Los Angeles has attracted intense attention as a "world city"
characterized by multiculturalism and globalization. Yet, little is
known about the historical transformation of a place whose leaders
proudly proclaimed themselves white supremacists less than a
century ago. In "The Shifting Grounds of Race," Scott Kurashige
highlights the role African Americans and Japanese Americans played
in the social and political struggles that remade twentieth-century
Los Angeles.
Linking paradigmatic events like Japanese American internment
and the Black civil rights movement, Kurashige transcends the usual
"black/white" dichotomy to explore the multiethnic dimensions of
segregation and integration.

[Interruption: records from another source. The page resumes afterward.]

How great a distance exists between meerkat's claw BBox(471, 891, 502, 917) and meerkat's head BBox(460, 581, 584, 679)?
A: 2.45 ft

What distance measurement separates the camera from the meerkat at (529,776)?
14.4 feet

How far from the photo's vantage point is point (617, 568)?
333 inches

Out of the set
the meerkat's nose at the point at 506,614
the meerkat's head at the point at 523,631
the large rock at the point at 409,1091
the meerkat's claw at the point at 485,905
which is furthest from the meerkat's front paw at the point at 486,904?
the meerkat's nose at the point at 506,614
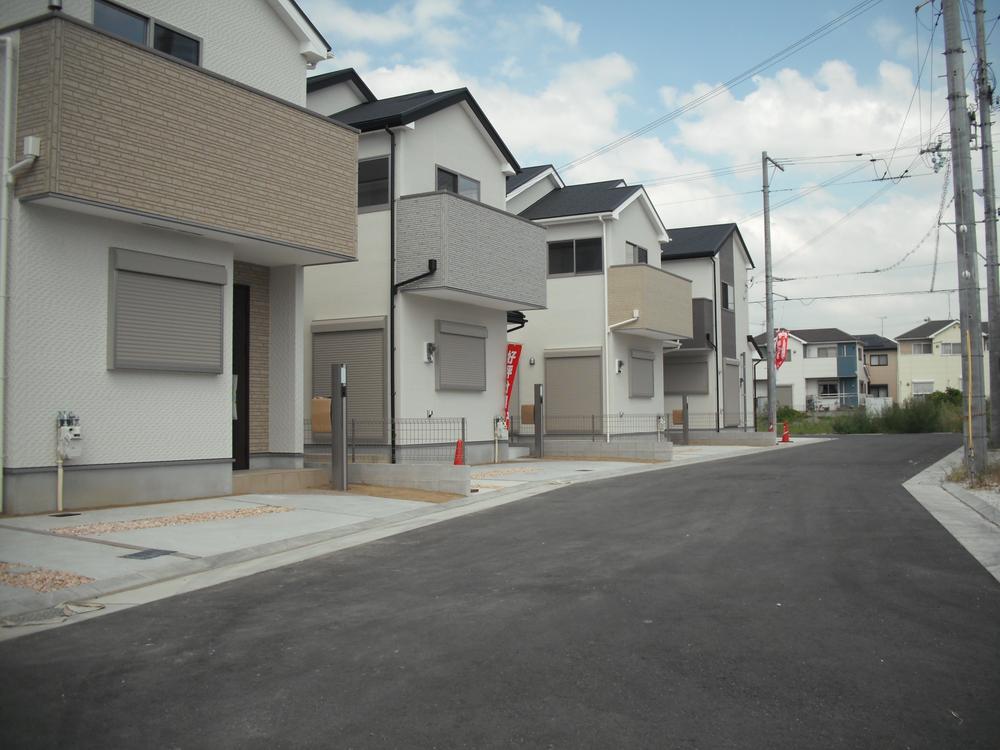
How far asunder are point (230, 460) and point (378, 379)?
5.33 meters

Racism and sprawl shaped the dominant
image of Los Angeles as a "white city." But they simultaneously
fostered a shared oppositional consciousness among Black and
Japanese Americans living as neighbors within diverse urban
communities.
Kurashige demonstrates why African Americans and Japanese
Americans joined forces in the battle against discrimination and
why the trajectories of the two groups diverged. Connecting local
developments to national and international concerns, he reveals how
critical shifts in postwar politics were shaped by a multiracial
discourse that promoted the acceptance of Japanese Americans as a
"model minority" while binding African Americans to the social ills
underlying the 1965 Watts Rebellion. Multicultural Los Angeles
ultimately encompassed both the new prosperity arising from
transpacific commerce and the enduring problem of race and class
divisions.
This extraordinarily ambitious book adds new depth and
complexity to our understanding of the "urban crisis" and offers a
window into America's multiethnic future.